Kaum ein Makronährstoff wurde schon so oft verteufelt, wie Kohlenhydrate. Noch immer stehen manche Menschen regelrecht auf Kriegsfuß mit den Energielieferanten. Bei einigen Personen macht sich sogar Angst und Schrecken bemerkbar, wenn sie Kohlenhydrate nach 18 Uhr essen sollen. Andere wiederrum haben strikte Regeln, welche Kohlenhydrate “gut” und welche “schlecht” sind. Man sieht also ganz klar, “Carbs” werden gemobbt, gehänselt und nicht wirklich für das geschätzt, was sie eigentlich Gutes tun. Dabei können uns Kohlenhydrate bei so vielen Dingen helfen, vor allem als Sportler!

Kohlenhydrate sind überall

Was sind die ersten Lebensmittel, die Dir in den Sinn kommen, wenn Du an Kohlenhydrate denkst? Höchst wahrscheinlich sind es Nahrungsmittel wie Nudeln, Brot, Reis oder Müsli. Doch tatsächlich stecken “Carbs” in noch vielen weiteren Dingen. Auch Obst, Gemüse und einige Milchprodukte enthalten eine Menge Kohlenhydrate. Im Grund kann der Körper übrigens so ziemlich jedes Nahrungsmitteln in Zucker, sprich Kohlenhydrate umwandeln. Schließlich ist das die Hauptenergiequelle für alle Mechanismen im menschlichen Organismus!

Was machen “Carbs” eigentlich?

Eigentlich sagst man, “Carbs” seien nicht essentiell um überleben zu können. Da der Körper allerdings Zucker benötigt um zu funktionieren, ist das sicherlich nicht ganz richtig. Wie bereits erwähnt, würde der menschliche Organismus bei der Abwesenheit von Kohlenhydraten einfach Eiweiß in Zuckermoleküle umwandeln. Sofern dieses nicht aus der Nahrung vorhanden ist, geht es eben an die Muskelmasse. Nicht umsonst schreibt man “Carbs” auch eine “muskelschützende” Funktion zu.

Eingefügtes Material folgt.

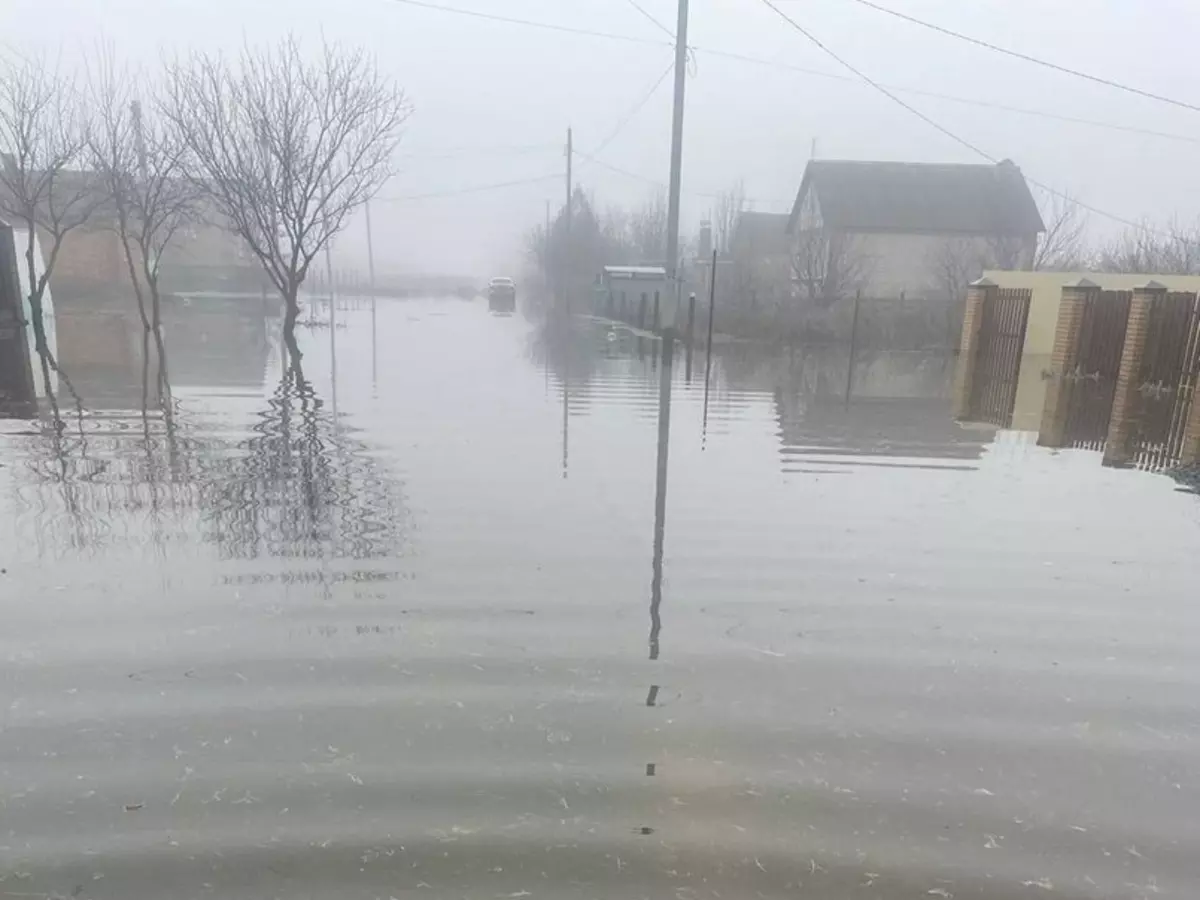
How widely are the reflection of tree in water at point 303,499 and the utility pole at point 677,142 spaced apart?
14.0m

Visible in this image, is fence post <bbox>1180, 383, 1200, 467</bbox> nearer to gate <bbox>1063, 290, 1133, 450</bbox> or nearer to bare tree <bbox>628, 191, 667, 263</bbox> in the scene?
gate <bbox>1063, 290, 1133, 450</bbox>

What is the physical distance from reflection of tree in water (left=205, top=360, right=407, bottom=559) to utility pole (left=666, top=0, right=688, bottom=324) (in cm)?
1396

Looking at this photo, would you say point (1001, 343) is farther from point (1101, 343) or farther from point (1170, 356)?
point (1170, 356)

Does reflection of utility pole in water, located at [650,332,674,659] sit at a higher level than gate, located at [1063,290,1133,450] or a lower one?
lower

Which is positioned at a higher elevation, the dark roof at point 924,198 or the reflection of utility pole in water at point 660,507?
the dark roof at point 924,198

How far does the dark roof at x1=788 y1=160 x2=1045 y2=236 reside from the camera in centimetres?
4223

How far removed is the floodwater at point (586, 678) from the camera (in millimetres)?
2855

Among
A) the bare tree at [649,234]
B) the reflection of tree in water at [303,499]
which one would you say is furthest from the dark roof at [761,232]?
the reflection of tree in water at [303,499]

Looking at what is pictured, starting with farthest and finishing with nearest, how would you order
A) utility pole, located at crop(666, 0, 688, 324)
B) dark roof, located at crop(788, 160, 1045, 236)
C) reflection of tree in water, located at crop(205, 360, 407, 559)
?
dark roof, located at crop(788, 160, 1045, 236), utility pole, located at crop(666, 0, 688, 324), reflection of tree in water, located at crop(205, 360, 407, 559)

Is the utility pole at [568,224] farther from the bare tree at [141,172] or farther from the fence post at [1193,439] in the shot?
the fence post at [1193,439]

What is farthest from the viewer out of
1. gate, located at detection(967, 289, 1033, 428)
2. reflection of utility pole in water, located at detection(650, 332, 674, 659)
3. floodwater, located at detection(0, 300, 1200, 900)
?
gate, located at detection(967, 289, 1033, 428)

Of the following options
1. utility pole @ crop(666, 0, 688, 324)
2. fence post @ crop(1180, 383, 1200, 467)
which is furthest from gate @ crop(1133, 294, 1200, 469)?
utility pole @ crop(666, 0, 688, 324)

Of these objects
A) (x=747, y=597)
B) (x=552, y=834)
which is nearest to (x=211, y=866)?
(x=552, y=834)

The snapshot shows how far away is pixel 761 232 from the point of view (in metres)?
59.6
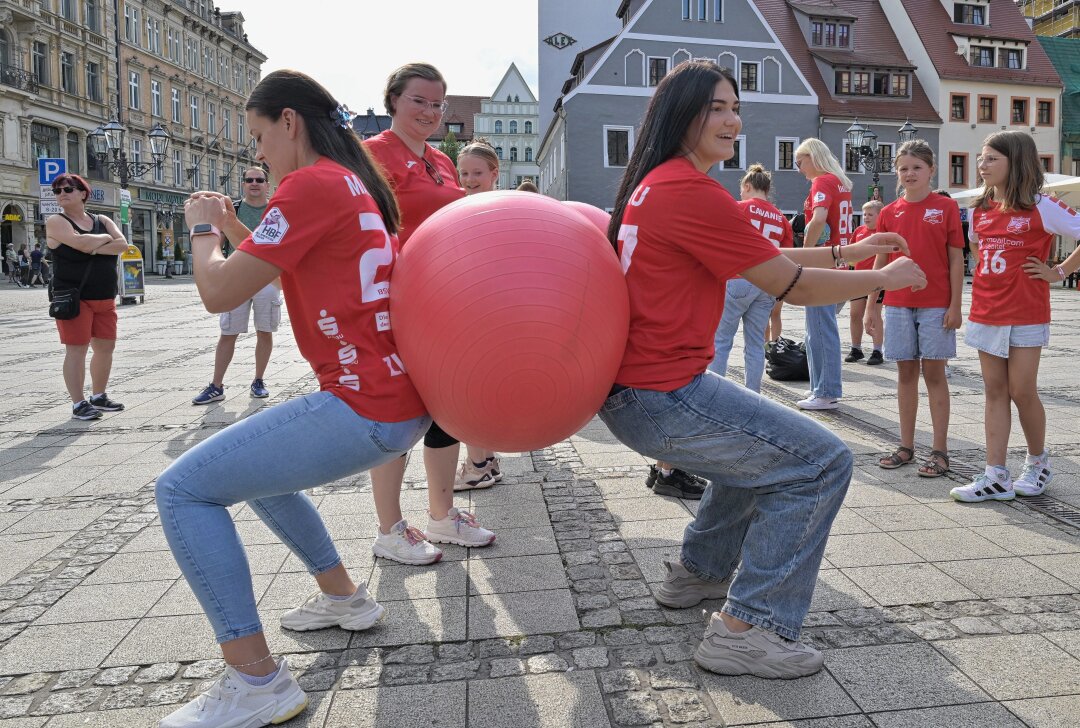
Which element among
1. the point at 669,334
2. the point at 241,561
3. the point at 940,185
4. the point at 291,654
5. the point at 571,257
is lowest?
the point at 291,654

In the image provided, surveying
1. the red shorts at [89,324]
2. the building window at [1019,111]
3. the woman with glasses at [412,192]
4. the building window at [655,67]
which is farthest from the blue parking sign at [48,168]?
the building window at [1019,111]

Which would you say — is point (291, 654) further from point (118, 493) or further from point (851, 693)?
point (118, 493)

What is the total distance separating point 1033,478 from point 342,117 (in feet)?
14.1

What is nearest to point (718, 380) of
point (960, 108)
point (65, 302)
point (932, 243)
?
point (932, 243)

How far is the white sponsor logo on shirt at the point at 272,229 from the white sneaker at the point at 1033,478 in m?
4.34

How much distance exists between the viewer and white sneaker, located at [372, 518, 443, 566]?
409 centimetres

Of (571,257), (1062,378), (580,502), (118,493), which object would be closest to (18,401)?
(118,493)

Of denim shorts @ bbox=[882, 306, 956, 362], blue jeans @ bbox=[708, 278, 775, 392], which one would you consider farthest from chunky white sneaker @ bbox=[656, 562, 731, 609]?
blue jeans @ bbox=[708, 278, 775, 392]

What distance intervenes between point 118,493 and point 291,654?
2790 millimetres

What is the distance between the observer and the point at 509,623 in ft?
11.3

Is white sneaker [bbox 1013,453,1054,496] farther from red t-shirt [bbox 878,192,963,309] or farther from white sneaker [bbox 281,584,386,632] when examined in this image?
white sneaker [bbox 281,584,386,632]

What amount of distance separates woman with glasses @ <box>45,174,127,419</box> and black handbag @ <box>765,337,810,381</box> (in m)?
6.49

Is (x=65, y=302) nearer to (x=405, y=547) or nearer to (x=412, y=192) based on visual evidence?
(x=412, y=192)

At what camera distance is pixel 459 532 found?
4.34 m
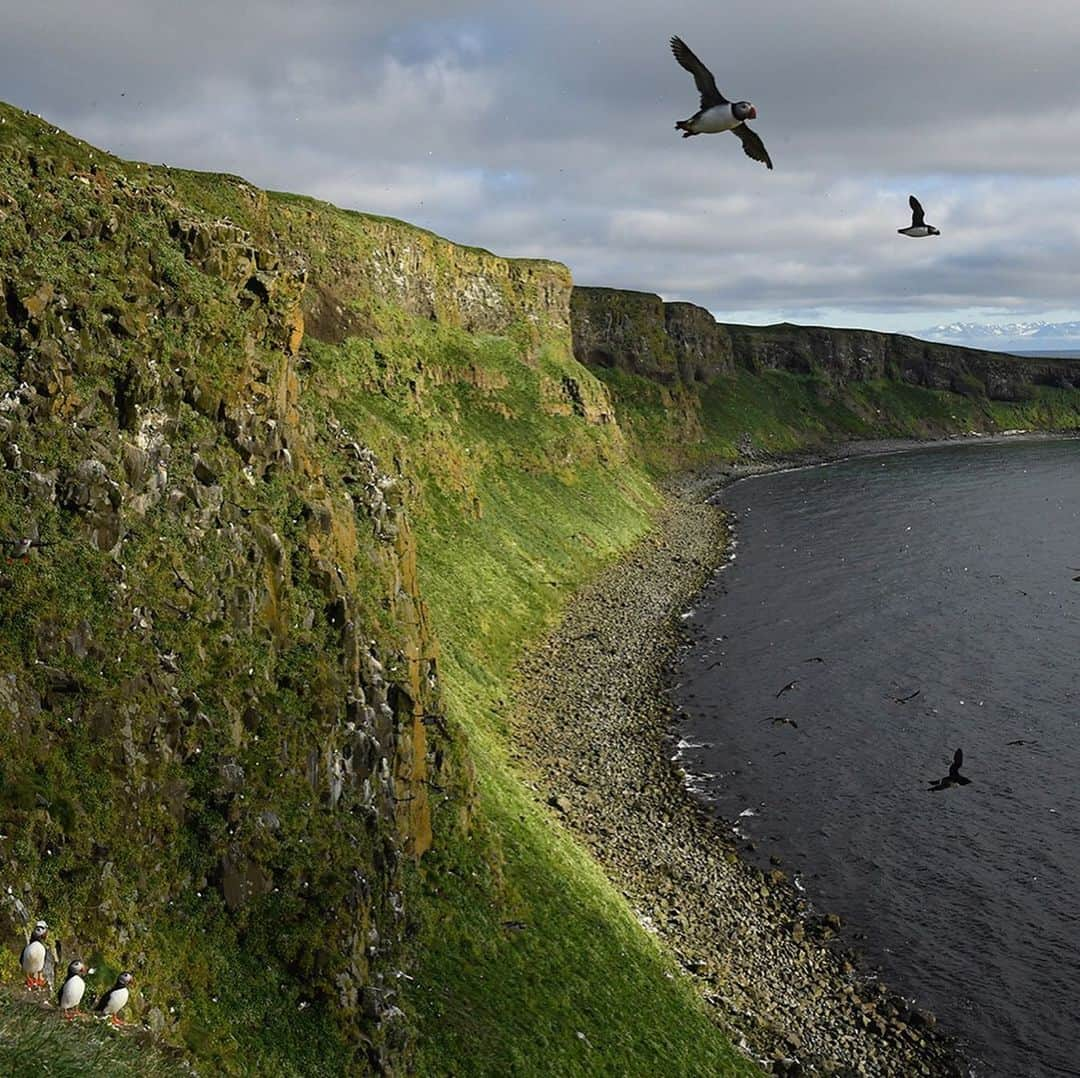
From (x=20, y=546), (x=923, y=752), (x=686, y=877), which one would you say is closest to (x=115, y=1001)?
(x=20, y=546)

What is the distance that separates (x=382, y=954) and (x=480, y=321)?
107 m

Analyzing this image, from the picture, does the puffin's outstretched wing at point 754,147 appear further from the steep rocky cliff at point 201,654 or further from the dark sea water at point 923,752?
the dark sea water at point 923,752

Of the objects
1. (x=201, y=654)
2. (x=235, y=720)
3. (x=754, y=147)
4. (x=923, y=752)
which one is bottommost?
(x=923, y=752)

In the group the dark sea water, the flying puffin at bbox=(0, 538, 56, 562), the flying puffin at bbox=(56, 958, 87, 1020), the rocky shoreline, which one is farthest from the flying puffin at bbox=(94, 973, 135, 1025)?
the dark sea water

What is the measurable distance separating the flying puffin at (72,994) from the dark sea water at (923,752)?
1328 inches

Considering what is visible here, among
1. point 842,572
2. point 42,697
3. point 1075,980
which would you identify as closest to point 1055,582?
point 842,572

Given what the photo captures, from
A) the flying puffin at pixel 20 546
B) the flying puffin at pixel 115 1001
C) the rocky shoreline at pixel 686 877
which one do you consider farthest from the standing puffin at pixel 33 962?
the rocky shoreline at pixel 686 877

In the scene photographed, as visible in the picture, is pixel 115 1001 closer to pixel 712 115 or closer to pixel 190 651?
pixel 190 651

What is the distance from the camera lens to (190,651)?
30766 mm

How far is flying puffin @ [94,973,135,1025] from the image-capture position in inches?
839

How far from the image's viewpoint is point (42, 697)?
2628 cm

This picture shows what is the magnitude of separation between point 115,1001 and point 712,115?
68.6 feet

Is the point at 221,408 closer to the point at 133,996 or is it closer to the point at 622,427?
the point at 133,996

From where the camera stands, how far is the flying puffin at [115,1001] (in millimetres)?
21312
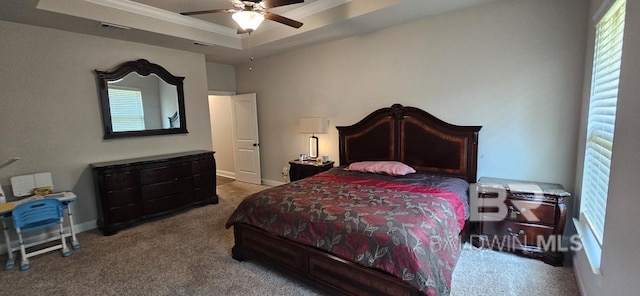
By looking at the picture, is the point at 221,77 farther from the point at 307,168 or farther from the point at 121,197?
the point at 121,197

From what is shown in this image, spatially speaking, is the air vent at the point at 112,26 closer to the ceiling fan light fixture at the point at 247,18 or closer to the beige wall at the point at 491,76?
the ceiling fan light fixture at the point at 247,18

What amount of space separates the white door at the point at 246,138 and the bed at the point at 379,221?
2.64 m

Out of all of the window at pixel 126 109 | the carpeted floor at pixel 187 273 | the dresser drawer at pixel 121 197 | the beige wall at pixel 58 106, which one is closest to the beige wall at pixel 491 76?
the carpeted floor at pixel 187 273

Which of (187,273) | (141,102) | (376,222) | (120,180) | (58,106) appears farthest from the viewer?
(141,102)

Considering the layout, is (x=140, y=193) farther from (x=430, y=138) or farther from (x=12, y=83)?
(x=430, y=138)

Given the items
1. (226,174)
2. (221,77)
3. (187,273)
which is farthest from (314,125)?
(226,174)

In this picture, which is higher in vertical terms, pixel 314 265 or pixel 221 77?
pixel 221 77

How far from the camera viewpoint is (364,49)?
13.8 ft

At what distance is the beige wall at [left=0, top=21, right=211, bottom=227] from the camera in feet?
10.7

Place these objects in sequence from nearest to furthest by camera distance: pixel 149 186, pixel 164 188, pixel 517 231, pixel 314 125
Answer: pixel 517 231 < pixel 149 186 < pixel 164 188 < pixel 314 125

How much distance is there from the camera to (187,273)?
106 inches

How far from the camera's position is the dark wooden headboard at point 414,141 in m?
3.43

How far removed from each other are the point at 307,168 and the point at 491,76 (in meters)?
2.83

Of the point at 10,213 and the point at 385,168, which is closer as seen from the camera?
the point at 10,213
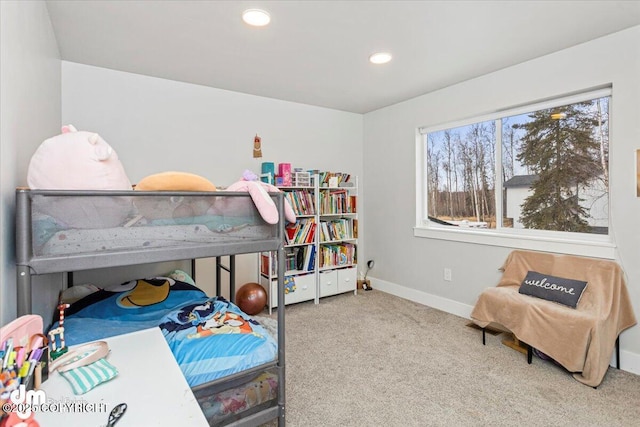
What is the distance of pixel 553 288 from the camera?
7.74 feet

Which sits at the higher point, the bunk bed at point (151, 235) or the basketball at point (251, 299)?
the bunk bed at point (151, 235)

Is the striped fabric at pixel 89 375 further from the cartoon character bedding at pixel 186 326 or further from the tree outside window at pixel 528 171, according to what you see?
the tree outside window at pixel 528 171

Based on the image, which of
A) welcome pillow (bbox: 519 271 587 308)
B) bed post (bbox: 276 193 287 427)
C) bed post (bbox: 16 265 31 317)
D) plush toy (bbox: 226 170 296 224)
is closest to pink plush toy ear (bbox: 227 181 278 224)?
plush toy (bbox: 226 170 296 224)

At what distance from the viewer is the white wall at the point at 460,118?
2.20 meters

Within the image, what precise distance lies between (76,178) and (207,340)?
89cm

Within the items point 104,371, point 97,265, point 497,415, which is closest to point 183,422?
point 104,371

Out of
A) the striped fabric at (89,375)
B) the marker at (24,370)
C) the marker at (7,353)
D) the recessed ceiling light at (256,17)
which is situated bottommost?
the striped fabric at (89,375)

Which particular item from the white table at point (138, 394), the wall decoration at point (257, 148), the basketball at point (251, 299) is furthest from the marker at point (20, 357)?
the wall decoration at point (257, 148)

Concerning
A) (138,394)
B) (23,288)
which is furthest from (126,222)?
(138,394)

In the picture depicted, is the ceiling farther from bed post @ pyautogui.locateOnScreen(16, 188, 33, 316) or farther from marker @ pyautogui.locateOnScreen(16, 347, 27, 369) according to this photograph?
marker @ pyautogui.locateOnScreen(16, 347, 27, 369)

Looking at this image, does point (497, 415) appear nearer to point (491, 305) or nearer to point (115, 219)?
point (491, 305)

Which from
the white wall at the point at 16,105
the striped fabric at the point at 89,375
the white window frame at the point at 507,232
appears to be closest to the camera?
the striped fabric at the point at 89,375

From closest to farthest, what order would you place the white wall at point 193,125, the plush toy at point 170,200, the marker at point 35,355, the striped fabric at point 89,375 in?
1. the marker at point 35,355
2. the striped fabric at point 89,375
3. the plush toy at point 170,200
4. the white wall at point 193,125

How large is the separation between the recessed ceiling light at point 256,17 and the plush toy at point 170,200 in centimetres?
122
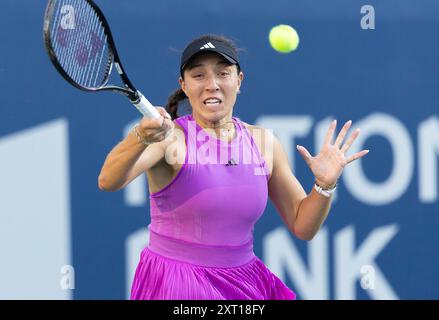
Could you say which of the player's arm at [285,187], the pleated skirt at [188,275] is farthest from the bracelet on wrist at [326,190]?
the pleated skirt at [188,275]

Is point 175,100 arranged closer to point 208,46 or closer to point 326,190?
point 208,46

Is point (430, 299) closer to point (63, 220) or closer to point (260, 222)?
point (260, 222)

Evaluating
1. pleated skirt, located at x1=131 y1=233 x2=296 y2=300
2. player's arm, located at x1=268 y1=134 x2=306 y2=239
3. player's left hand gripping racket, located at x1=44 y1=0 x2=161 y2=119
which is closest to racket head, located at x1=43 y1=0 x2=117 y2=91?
player's left hand gripping racket, located at x1=44 y1=0 x2=161 y2=119

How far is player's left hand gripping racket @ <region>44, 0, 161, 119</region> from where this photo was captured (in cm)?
213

Unser Gehirn braucht außerdem mindestens 100 Gramm Kohlenhydrate täglich um überhaupt richtig funktionieren zu können. Wer immernoch “Angst” vor “Carbs” hat, der sollte sich einmal vor Augen führen, dass diese genauso viele Kalorien haben, wie Eiweiß. Wieso hat man aber hiervor nie “Panik”? Immerhin geben Kohlenhydrate dem Körper viel schneller und besser Energie und Power. Und falls wir zu viele davon essen, werden sie einfach in der Muskulatur als Glykogen gespeichert. Auf den Pump im nächsten Training darf man sich dann definitiv freuen! Gerade als Sportler braucht man also keine Angst haben, dass der Überschuss an Kohlenhydrate direkt als Fett gespeichert wird!

 

“Langsame” und “schnelle”?

Der ein oder andere, der sich mit Ernährung ein wenig auseinandergesetzt hat, wird vermutlich wissen, dass man zwischen komplexen und einfachen Kohlenhydraten unterscheidet. Sie werden umgangssprachlich auch gerne als “schnelle” beziehungsweise “langsame” “Carbs” betitelt. Der Unterschied liegt hier bei der Struktur der Zuckermoleküle. Einfachzucker kann der Körper schneller aufnehmen. Sie gelangen dadurch auch einfacher in den Blutkreislauf und sorgen für einen direkten Insulinausstoß. Komplexe Kohlenhydrate werden dagegen langsamer verdaut und sorgen nicht für derartige “Sprünge” beim Insulin. Dementsprechend dauert es auch länger, bis die Energie aus diesen “Carbs” aufgenommen wird.

Gerade nach dem Sport sind daher Einfachzucker vorteilhafter, um die Muskulatur schnellstmöglich wieder mit Energie zu versorgen. Vor einer harten Trainingseinheit sollte man dagegen eher zu komplexen Kohlenhydraten greifen. Sie versorgen Dich langfristiger mit Power und es besteht keine Gefahr während des Workouts zu unterzuckern.

Fazit

Wir hoffen, es wurde nun klar, dass es keine “guten” und “schlechten” Kohlenhydrate gibt. Genauso wenig sind “Carbs” pauschal zu verteufeln. Wie wichtig dieser Makronährstoff, gerade für Sportler, ist, darf man nicht vergessen. Bevor man also auf eine “Low Carb”-Diät umsteigt, sollte man lieber überdenken, welche Ziele man verfolgt und ob diese Methodik wirklich sinnvoll ist.